Instructions to follow: An exact transcription of all the data is required, with every image removed.

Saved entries

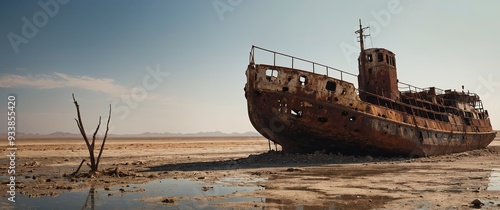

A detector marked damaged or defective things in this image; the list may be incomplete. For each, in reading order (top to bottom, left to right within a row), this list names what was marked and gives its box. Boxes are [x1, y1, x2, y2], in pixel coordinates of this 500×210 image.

corroded hull [244, 63, 494, 157]
rusty abandoned ship [243, 21, 496, 156]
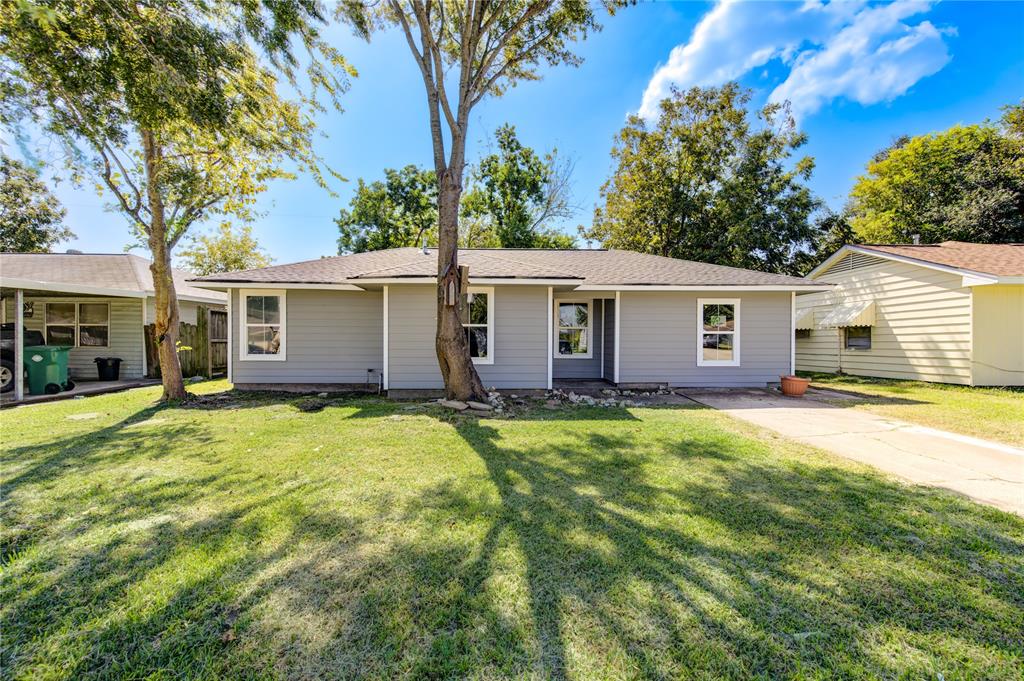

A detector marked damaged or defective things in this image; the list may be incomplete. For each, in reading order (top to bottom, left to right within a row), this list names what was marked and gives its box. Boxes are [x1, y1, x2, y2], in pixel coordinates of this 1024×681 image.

cracked concrete slab [679, 387, 1024, 516]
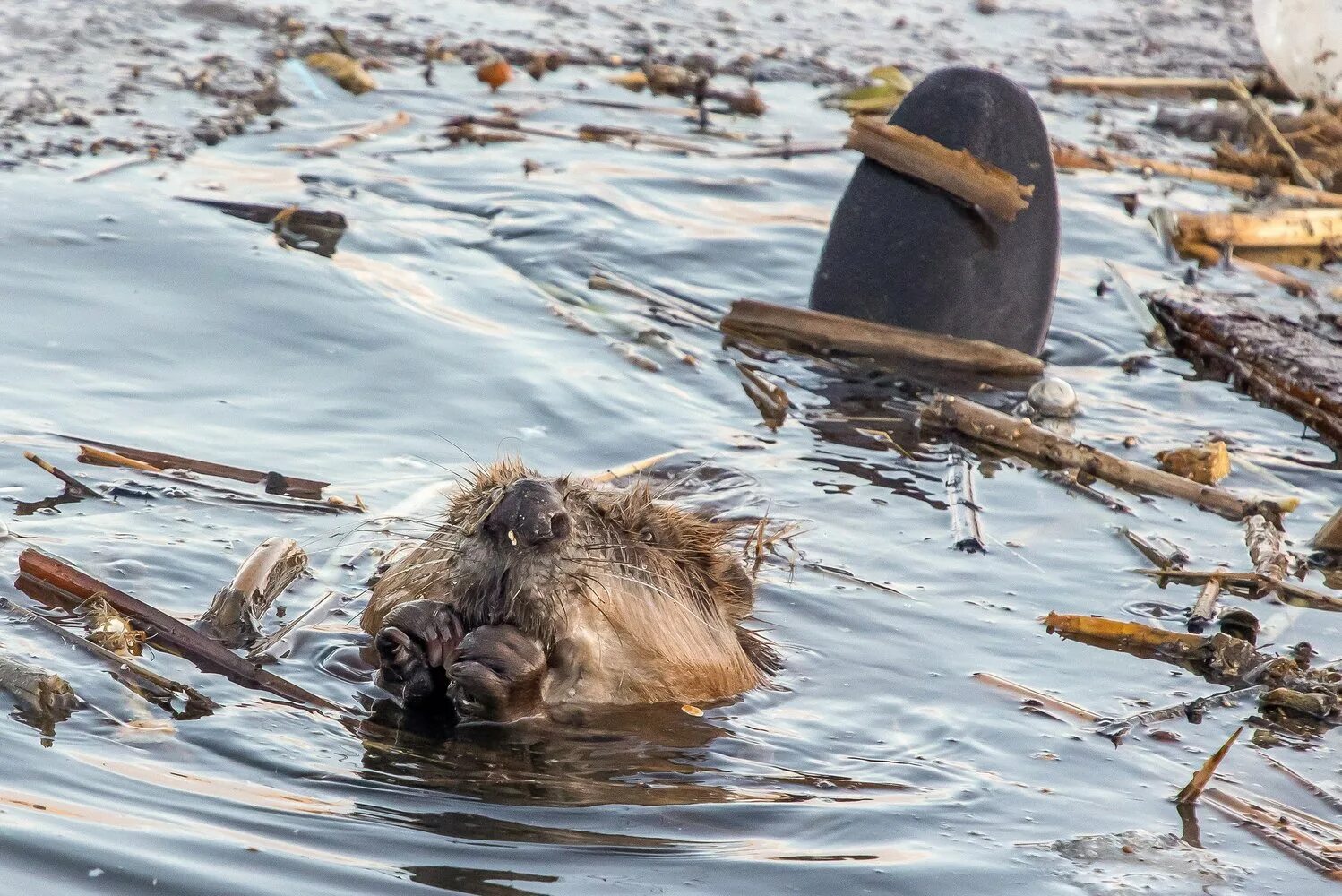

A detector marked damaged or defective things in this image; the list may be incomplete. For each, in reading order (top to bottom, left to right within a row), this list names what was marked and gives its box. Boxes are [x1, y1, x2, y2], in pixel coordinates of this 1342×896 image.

broken stick [842, 115, 1030, 222]
broken stick [718, 297, 1041, 375]
broken stick [923, 394, 1288, 520]
broken stick [16, 547, 340, 713]
broken stick [201, 538, 308, 643]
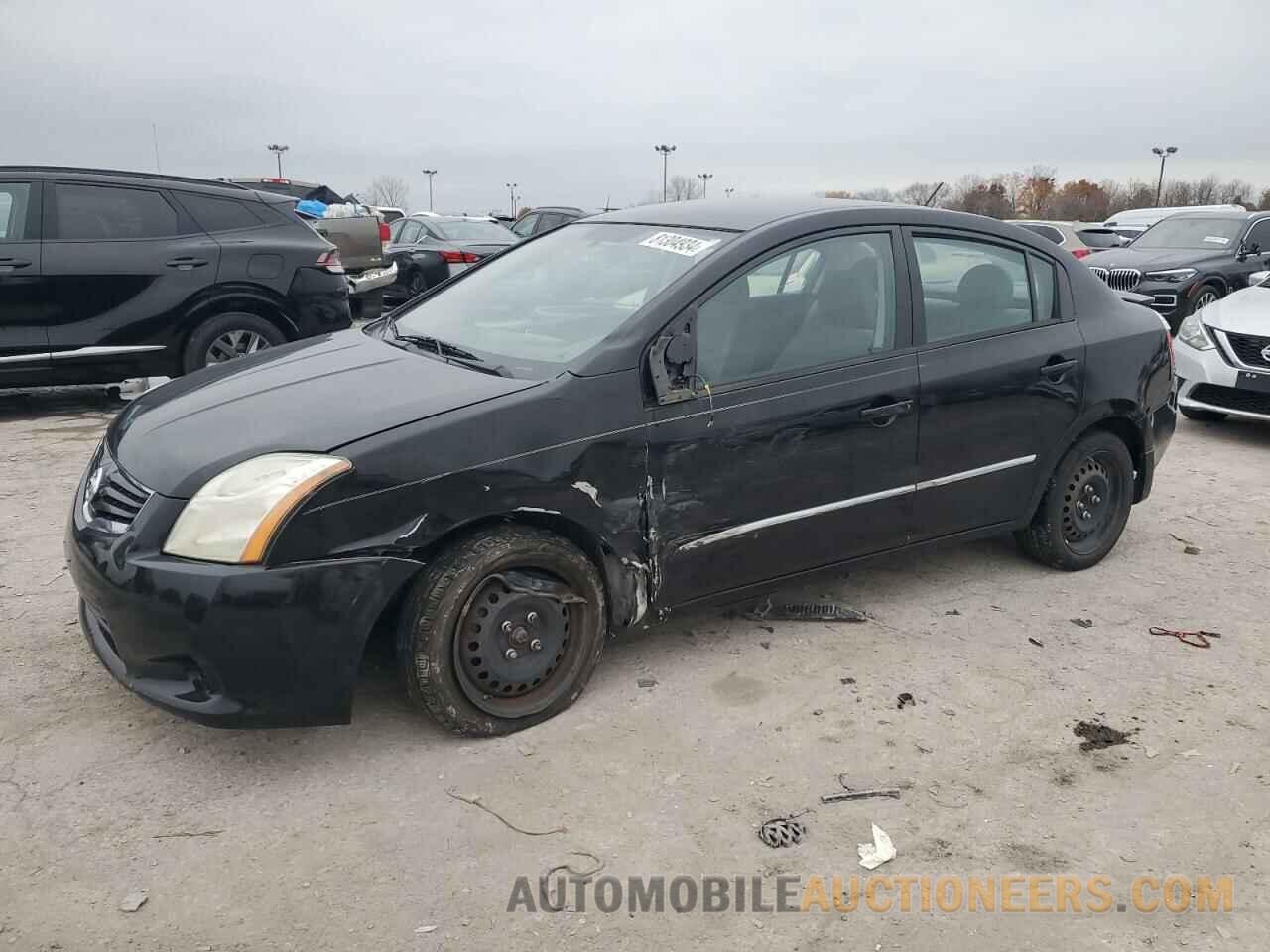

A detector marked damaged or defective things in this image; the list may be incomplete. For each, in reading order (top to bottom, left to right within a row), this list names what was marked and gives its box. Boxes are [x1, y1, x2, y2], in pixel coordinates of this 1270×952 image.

black damaged sedan [69, 198, 1173, 736]
broken side mirror mount [650, 310, 700, 404]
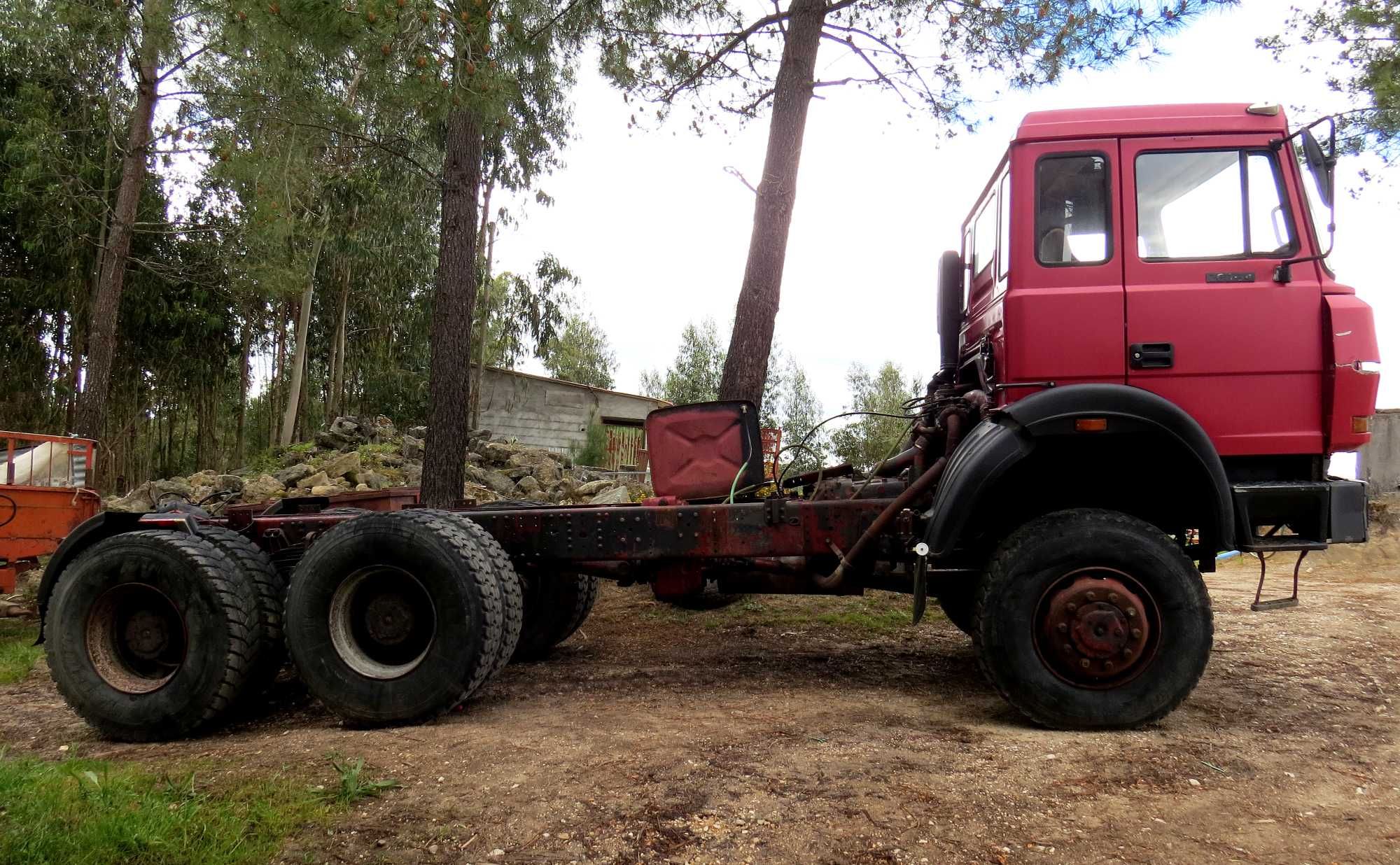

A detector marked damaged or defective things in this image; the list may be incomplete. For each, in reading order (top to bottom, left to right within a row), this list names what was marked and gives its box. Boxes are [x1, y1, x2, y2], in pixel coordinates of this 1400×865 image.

rusty wheel rim [85, 579, 186, 694]
rusty wheel rim [1030, 565, 1159, 686]
rusty metal bracket [1254, 549, 1305, 610]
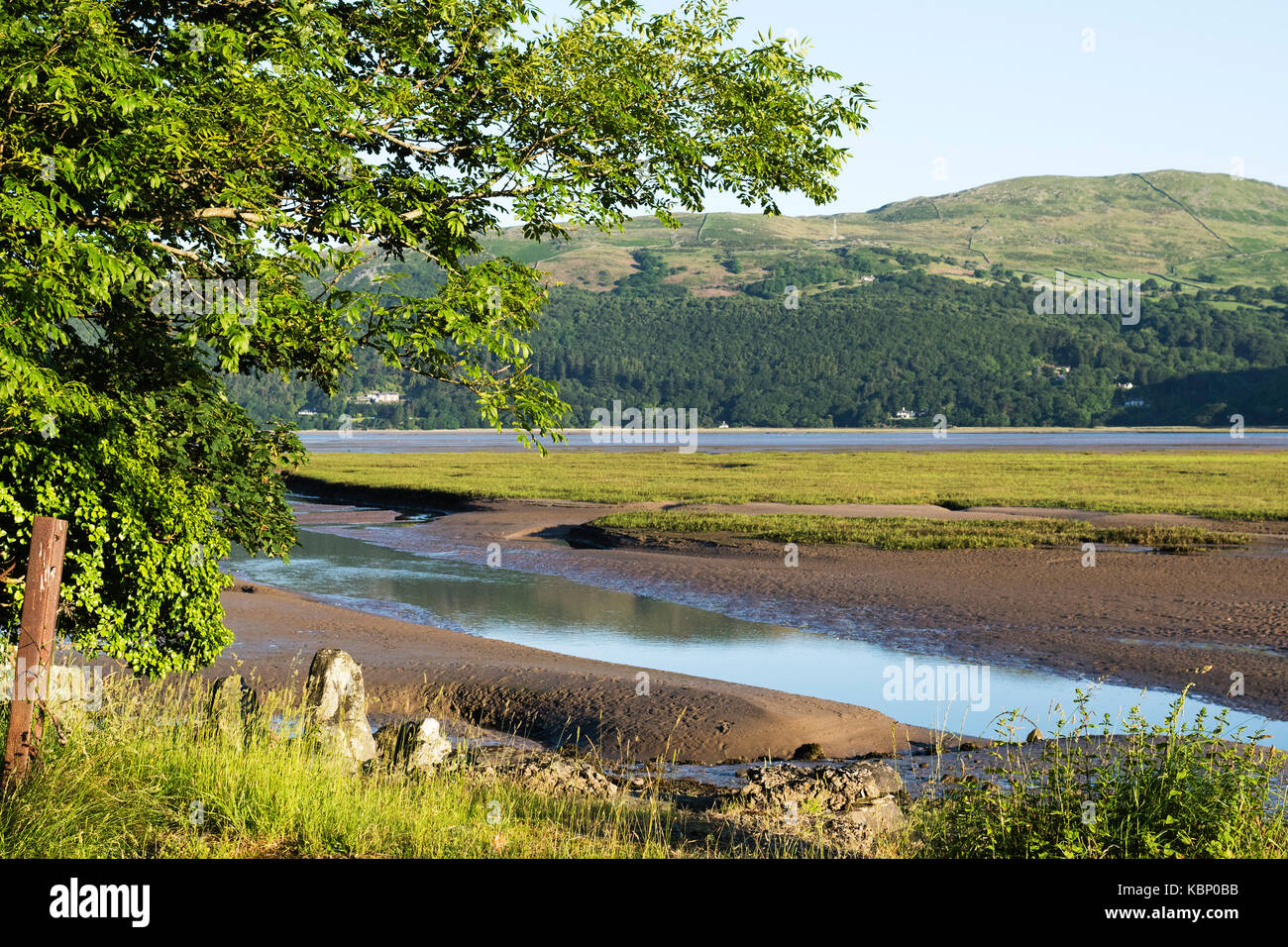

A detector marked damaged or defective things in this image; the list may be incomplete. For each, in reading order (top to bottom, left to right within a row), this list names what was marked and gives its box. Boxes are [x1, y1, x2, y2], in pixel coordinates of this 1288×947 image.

rusty metal post [1, 515, 66, 789]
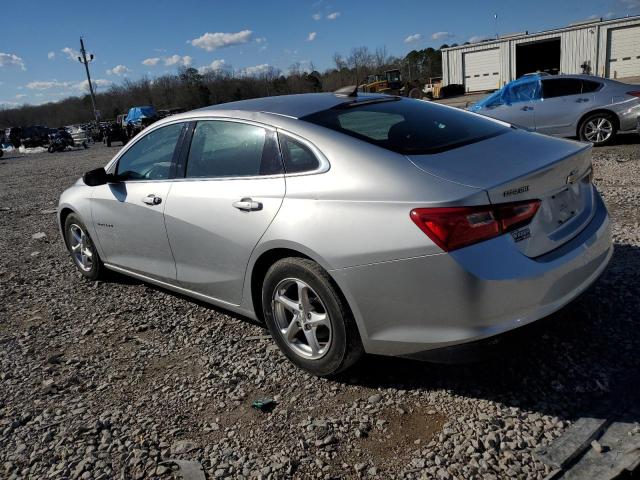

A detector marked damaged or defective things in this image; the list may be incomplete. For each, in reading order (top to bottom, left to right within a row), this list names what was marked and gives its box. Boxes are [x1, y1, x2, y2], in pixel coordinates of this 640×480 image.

damaged vehicle [61, 92, 616, 376]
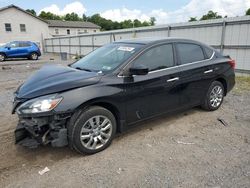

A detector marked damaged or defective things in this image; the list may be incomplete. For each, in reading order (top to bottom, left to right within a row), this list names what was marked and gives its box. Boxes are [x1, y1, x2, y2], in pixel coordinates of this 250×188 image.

broken headlight [16, 94, 62, 114]
damaged front bumper [14, 113, 70, 148]
crumpled front end [15, 114, 70, 149]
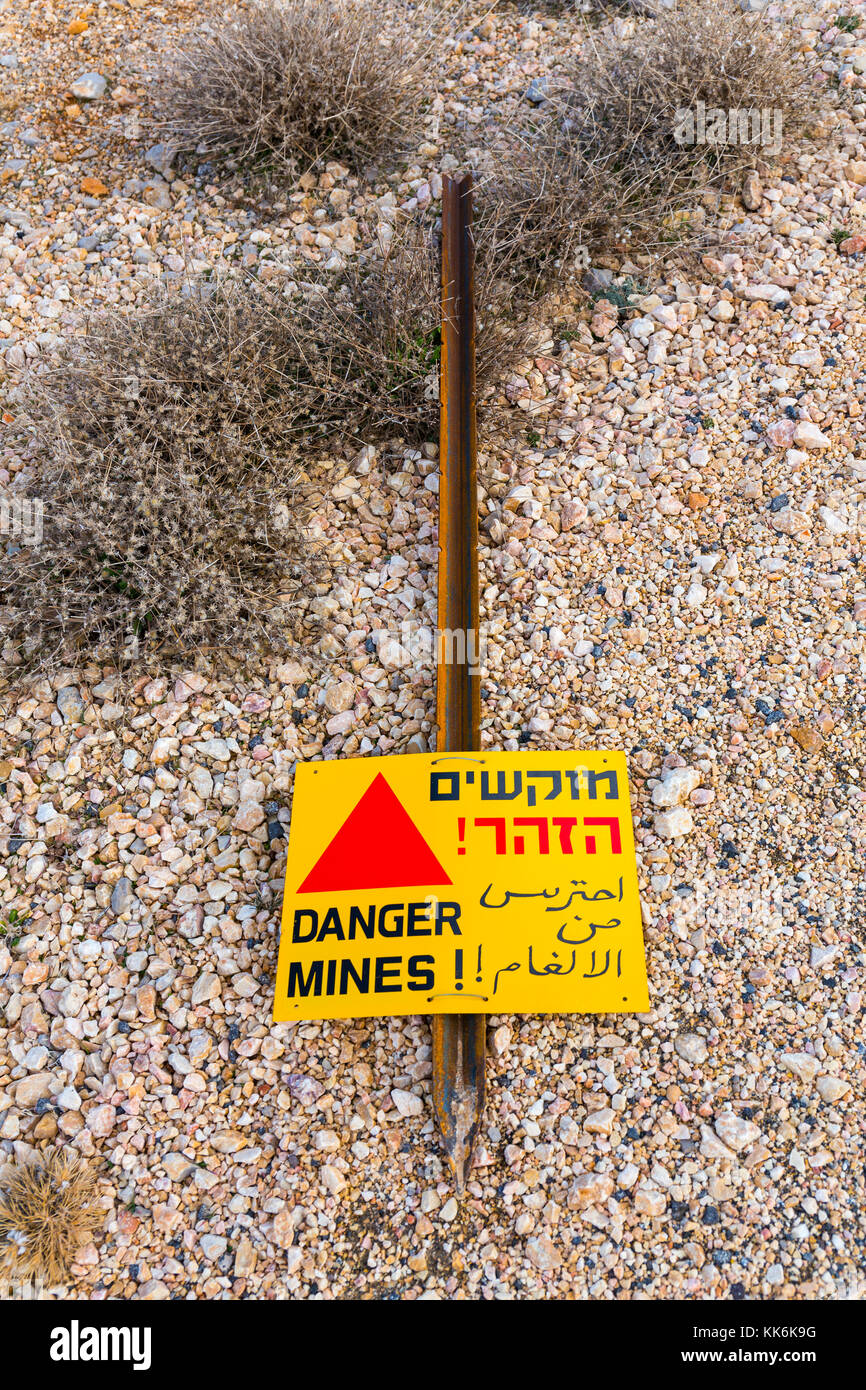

Solution to this exercise:
A detector marked damaged or defective things in this image; the list may be incomplete. For each, in reading order (top to bottom, left to right within a row), this list names what was marked and gives its box. Boxes are [x1, y1, x2, y2], in pixel coordinates of this 500×210 image.

corroded hull [244, 63, 494, 157]
rusty abandoned ship [243, 21, 496, 156]

A detector marked damaged or defective things in this image; the list may be incomplete. For each, in reading order (top to bottom, left to right within a row), this list names what was marked and gives its box. Boxes are [x1, y1, x2, y2], in pixel coordinates of this 1024×681 image.

cracked concrete slab [679, 387, 1024, 516]

A detector marked damaged or defective things in this image; the list may be incomplete. For each, in reading order (top to bottom, left to right within a row), this list names what was marked and gives its box. Boxes are [x1, y1, x2, y2], in pixel coordinates of this 1342×896 image.

broken stick [842, 115, 1030, 222]
broken stick [718, 297, 1041, 375]
broken stick [923, 394, 1288, 520]
broken stick [16, 547, 340, 713]
broken stick [201, 538, 308, 643]

A detector marked damaged or defective things in this image; the list may be incomplete. For each, in reading order (top to bottom, left to right within a row), this list names what was marked and gives its box. Boxes are [x1, y1, x2, y2], in pixel coordinates of this 1270×952 image.

black damaged sedan [69, 198, 1173, 736]
broken side mirror mount [650, 310, 700, 404]

A detector marked damaged or defective things in this image; the list may be incomplete. For each, in reading order (top to bottom, left to right within a row), this list names what was marked and gives its box. Boxes are [x1, y1, x2, y2], in pixel coordinates of this 1400×865 image.

rusty wheel rim [85, 579, 186, 694]
rusty wheel rim [1030, 565, 1159, 686]
rusty metal bracket [1254, 549, 1305, 610]

A detector marked damaged or defective things in this image; the list may be incomplete. For each, in reading order (top to bottom, left to right within a row), this list names what was marked and gives its box. Boxes are [x1, y1, x2, y2], in pixel coordinates of this 1288×947 image.

rusty metal post [1, 515, 66, 789]

A detector marked damaged or defective things in this image; the list may be incomplete. For each, in reading order (top to bottom, left to right within a row), this list names what was marked and gives its box. Boxes are [x1, y1, x2, y2], in pixel coordinates of this 640×480 image.

damaged vehicle [61, 92, 616, 376]

A detector marked damaged or defective things in this image; the list may be incomplete. For each, in reading order (top to bottom, left to right within a row), this list names what was marked and gives its box. Boxes are [x1, y1, x2, y2], in pixel coordinates of this 250×188 image.

broken headlight [16, 94, 62, 114]
damaged front bumper [14, 113, 70, 148]
crumpled front end [15, 114, 70, 149]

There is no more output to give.